▶ _TO BE DONE_
Quote the whole listing below word for word, from its first line to its last.

|---|

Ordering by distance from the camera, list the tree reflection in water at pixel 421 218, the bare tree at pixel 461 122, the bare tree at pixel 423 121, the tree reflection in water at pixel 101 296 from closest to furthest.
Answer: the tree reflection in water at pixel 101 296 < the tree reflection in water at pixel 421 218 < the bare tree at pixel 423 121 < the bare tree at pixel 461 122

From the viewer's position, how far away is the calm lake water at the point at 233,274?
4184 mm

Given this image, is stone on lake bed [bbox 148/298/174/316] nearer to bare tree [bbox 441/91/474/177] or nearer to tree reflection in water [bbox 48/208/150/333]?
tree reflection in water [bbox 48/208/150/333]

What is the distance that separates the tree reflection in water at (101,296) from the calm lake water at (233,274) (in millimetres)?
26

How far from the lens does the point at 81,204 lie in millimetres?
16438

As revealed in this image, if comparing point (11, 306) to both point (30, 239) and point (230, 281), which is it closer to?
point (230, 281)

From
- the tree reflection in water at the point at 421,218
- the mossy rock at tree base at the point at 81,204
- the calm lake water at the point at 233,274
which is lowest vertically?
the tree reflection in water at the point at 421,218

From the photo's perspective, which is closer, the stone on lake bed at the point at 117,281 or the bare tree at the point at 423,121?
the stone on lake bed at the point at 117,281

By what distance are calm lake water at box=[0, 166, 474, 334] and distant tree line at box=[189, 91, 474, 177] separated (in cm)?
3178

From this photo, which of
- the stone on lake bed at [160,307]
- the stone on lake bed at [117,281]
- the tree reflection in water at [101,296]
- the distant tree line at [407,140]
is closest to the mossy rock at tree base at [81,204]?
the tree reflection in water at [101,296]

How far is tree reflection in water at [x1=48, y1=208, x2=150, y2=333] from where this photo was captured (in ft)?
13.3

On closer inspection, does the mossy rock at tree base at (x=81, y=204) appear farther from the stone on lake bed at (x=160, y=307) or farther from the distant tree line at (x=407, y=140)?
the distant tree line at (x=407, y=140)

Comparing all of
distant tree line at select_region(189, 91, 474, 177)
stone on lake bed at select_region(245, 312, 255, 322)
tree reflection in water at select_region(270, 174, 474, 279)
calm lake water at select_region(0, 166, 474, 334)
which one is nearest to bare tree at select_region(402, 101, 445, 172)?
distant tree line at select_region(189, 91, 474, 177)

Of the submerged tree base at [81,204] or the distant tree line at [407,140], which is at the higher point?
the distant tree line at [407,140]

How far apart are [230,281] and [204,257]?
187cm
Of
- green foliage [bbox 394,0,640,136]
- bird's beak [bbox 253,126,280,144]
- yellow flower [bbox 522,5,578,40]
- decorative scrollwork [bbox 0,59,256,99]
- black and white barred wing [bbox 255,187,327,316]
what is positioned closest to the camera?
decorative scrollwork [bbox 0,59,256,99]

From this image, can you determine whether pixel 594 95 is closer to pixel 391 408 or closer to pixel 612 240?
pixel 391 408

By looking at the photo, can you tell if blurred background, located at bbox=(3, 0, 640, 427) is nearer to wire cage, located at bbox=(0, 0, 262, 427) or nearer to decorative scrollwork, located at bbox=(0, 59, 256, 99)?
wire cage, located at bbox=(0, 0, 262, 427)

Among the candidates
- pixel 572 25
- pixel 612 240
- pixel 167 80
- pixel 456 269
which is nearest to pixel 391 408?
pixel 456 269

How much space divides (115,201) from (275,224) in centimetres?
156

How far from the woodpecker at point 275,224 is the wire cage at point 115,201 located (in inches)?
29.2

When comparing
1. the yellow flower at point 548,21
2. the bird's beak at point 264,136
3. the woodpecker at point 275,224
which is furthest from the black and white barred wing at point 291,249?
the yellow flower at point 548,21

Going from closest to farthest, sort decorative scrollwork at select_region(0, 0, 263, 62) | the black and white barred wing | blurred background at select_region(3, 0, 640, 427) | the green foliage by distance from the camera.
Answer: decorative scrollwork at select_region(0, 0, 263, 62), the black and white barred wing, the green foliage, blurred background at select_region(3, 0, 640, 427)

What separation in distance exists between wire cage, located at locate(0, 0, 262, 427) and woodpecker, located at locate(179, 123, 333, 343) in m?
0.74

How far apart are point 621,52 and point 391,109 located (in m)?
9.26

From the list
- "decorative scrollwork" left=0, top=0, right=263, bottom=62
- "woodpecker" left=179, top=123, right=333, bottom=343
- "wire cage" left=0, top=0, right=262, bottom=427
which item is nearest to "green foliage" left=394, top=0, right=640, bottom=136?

|---|

▶ _RESPONSE FOR THIS EXERCISE_
Ordering by distance from the camera, list the tree reflection in water at pixel 421 218, the bare tree at pixel 461 122, the bare tree at pixel 423 121, the tree reflection in water at pixel 101 296 from closest to furthest.
Answer: the tree reflection in water at pixel 101 296 < the tree reflection in water at pixel 421 218 < the bare tree at pixel 423 121 < the bare tree at pixel 461 122

From the viewer's position, how far away is the calm lake water at the point at 233,274?
4184 mm

Given this image, is stone on lake bed [bbox 148/298/174/316] nearer to bare tree [bbox 441/91/474/177] or nearer to tree reflection in water [bbox 48/208/150/333]?
tree reflection in water [bbox 48/208/150/333]

What is the distance that separates the tree reflection in water at (101,296) from the calm lake water at (233,274) (in millimetres)?
26

How far from the lens does the point at 81,204 lie in millimetres?
16438

As revealed in this image, if comparing point (11, 306) to both point (30, 239) and point (230, 281), which is it closer to?
point (230, 281)

From
- the tree reflection in water at the point at 421,218
- the mossy rock at tree base at the point at 81,204
- the calm lake water at the point at 233,274
which is lowest vertically?
the tree reflection in water at the point at 421,218

From the photo's perspective, which is closer, the stone on lake bed at the point at 117,281 or the bare tree at the point at 423,121?
the stone on lake bed at the point at 117,281

By what distance are calm lake water at box=[0, 166, 474, 334] and distant tree line at box=[189, 91, 474, 177] separated (in cm)?
3178

From this photo, which of
- the stone on lake bed at [160,307]
- the stone on lake bed at [117,281]
- the tree reflection in water at [101,296]
- the distant tree line at [407,140]
is closest to the mossy rock at tree base at [81,204]?
the tree reflection in water at [101,296]

How far is tree reflection in water at [x1=48, y1=208, x2=150, y2=333] from where this photo was captured (in ft)?
13.3

On closer inspection, does the mossy rock at tree base at (x=81, y=204) appear farther from the stone on lake bed at (x=160, y=307) or farther from the distant tree line at (x=407, y=140)?
the distant tree line at (x=407, y=140)

Comparing all of
distant tree line at select_region(189, 91, 474, 177)
stone on lake bed at select_region(245, 312, 255, 322)
tree reflection in water at select_region(270, 174, 474, 279)
calm lake water at select_region(0, 166, 474, 334)
which one is nearest to bare tree at select_region(402, 101, 445, 172)?
distant tree line at select_region(189, 91, 474, 177)

Of the submerged tree base at [81,204] or the distant tree line at [407,140], which is at the higher point?
the distant tree line at [407,140]

How far apart are [230,281] and [204,257]?
187cm
Of
- green foliage [bbox 394,0,640,136]
- bird's beak [bbox 253,126,280,144]
- yellow flower [bbox 522,5,578,40]
- decorative scrollwork [bbox 0,59,256,99]
- black and white barred wing [bbox 255,187,327,316]
what is positioned closest to the camera?
decorative scrollwork [bbox 0,59,256,99]

From this image, can you determine whether pixel 594 95 is closer to pixel 391 408 or closer to pixel 612 240?
pixel 391 408

By looking at the photo, can you tell if blurred background, located at bbox=(3, 0, 640, 427) is nearer to wire cage, located at bbox=(0, 0, 262, 427) or nearer to decorative scrollwork, located at bbox=(0, 59, 256, 99)?
wire cage, located at bbox=(0, 0, 262, 427)

Among the candidates
- pixel 572 25
- pixel 612 240
- pixel 167 80
- pixel 456 269
which is nearest to pixel 391 408?
pixel 456 269

How much space divides (115,201) from (275,224) in centimetres?
156

How far from the woodpecker at point 275,224 is the wire cage at point 115,201 located (in inches)?
29.2

When comparing
1. the yellow flower at point 548,21
2. the bird's beak at point 264,136
3. the woodpecker at point 275,224
which is furthest from the black and white barred wing at point 291,249?
the yellow flower at point 548,21

Going from closest to farthest, sort decorative scrollwork at select_region(0, 0, 263, 62) | the black and white barred wing | blurred background at select_region(3, 0, 640, 427) | the green foliage by distance from the camera.
Answer: decorative scrollwork at select_region(0, 0, 263, 62), the black and white barred wing, the green foliage, blurred background at select_region(3, 0, 640, 427)

What separation in distance exists between wire cage, located at locate(0, 0, 262, 427) and woodpecker, located at locate(179, 123, 333, 343) in m?
0.74

How far apart are point 621,52 and point 391,109 located (in m)?
9.26

From the list
- "decorative scrollwork" left=0, top=0, right=263, bottom=62
- "woodpecker" left=179, top=123, right=333, bottom=343
- "wire cage" left=0, top=0, right=262, bottom=427
which item is nearest to "green foliage" left=394, top=0, right=640, bottom=136?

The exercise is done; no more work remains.